Das lições desse importante momento histórico eu pesquei algumas. Primeiro, com esse levante ficou provado que o povo não é idiota, já está portando armas (coquetel molotov não é uma delas?) e que o bicho pode pegar ainda mais. Em segundo, a triste constatação de que nossos governos, especialmente do Partido dos Trabalhadores, continuam adotando práticas históricas da direita para justificar o injustificável: a usurpação do patrimônio público, a violência policial, a falta de diálogo com os anseios populares e com as sociedade civil organizada, digo, não aquela aparelhada. Terceiro, nossa mídia, especialmente a esportiva, manifesta-se de forma reacionária e alienada, pois seu editorial encontra-se atrelado a filosofia da décadas de 1960/70, onde predominava no esporte e na educação física a filosofia eugenista e higienista, atrelada ao ufanismo cretino do governo militarista. Um exemplo disso é a declaração do auxiliar técnico Parreira na entrevista coletiva de 21/06/2013, que está acostumado, ou diria treinado, para não misturar política e futebol. Eles construíram e hegemonizam a linha editorial do jornalismo esportivo. Apenas hegemonizam, mas não se apropriaram totalmente.
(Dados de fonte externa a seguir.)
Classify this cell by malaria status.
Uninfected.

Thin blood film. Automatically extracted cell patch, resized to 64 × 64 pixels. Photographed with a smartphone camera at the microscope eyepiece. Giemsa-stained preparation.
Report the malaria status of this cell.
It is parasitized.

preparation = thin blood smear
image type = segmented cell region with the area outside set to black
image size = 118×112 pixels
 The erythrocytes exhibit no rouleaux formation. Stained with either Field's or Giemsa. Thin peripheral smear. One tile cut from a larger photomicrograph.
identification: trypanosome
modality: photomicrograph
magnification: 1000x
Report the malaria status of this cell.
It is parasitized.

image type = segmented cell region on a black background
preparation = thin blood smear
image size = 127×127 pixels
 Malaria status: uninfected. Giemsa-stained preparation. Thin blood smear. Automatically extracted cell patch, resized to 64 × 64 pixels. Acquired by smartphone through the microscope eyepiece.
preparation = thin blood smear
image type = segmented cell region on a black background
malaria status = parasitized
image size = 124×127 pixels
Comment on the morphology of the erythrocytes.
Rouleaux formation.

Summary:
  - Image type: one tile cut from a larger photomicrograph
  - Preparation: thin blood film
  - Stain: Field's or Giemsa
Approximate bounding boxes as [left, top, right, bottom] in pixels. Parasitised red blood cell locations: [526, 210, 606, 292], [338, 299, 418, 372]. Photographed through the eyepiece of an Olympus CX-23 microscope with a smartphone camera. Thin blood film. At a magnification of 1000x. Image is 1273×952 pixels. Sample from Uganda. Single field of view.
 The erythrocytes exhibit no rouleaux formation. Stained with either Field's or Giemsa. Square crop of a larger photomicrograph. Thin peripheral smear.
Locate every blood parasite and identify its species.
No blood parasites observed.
Pra finalizar, a maior lição que aprendi foi repensar meu papel de consumidor do esporte telespetáculo, conforme anunciou Betti, 1997. Esse autor denuncia como o esporte se relaciona de forma autônoma com a mídia, como se representasse uma entidade com personalidade própria, mas que de fato, é uma leitura dessa manifestação humana como produto de consumo. E altamente rentável. Por isso é deliberadamente alienada ao contexto social, pois esse possui contradições diversas que não são palatáveis ao consumidor. Talvez isso explique a intelectualmente orquestrada desqualificação e alienação das manifestações junto à mídia. E o esporte telespetáculo tem seus "ícones do mal", alguns dele já citados neste blogue. Concluo que mesmo consumindo e se apropriando, é necessário o "diálogo" com esta janela de vidro e, principalmente, a tomada de ação política individual e coletiva de forma crítica, de forma a desembocar em ações de transformação. Ou reprodução, dependendo da identidade coletiva.

E você, o que pensa?


As referências deste post estão em forma de link.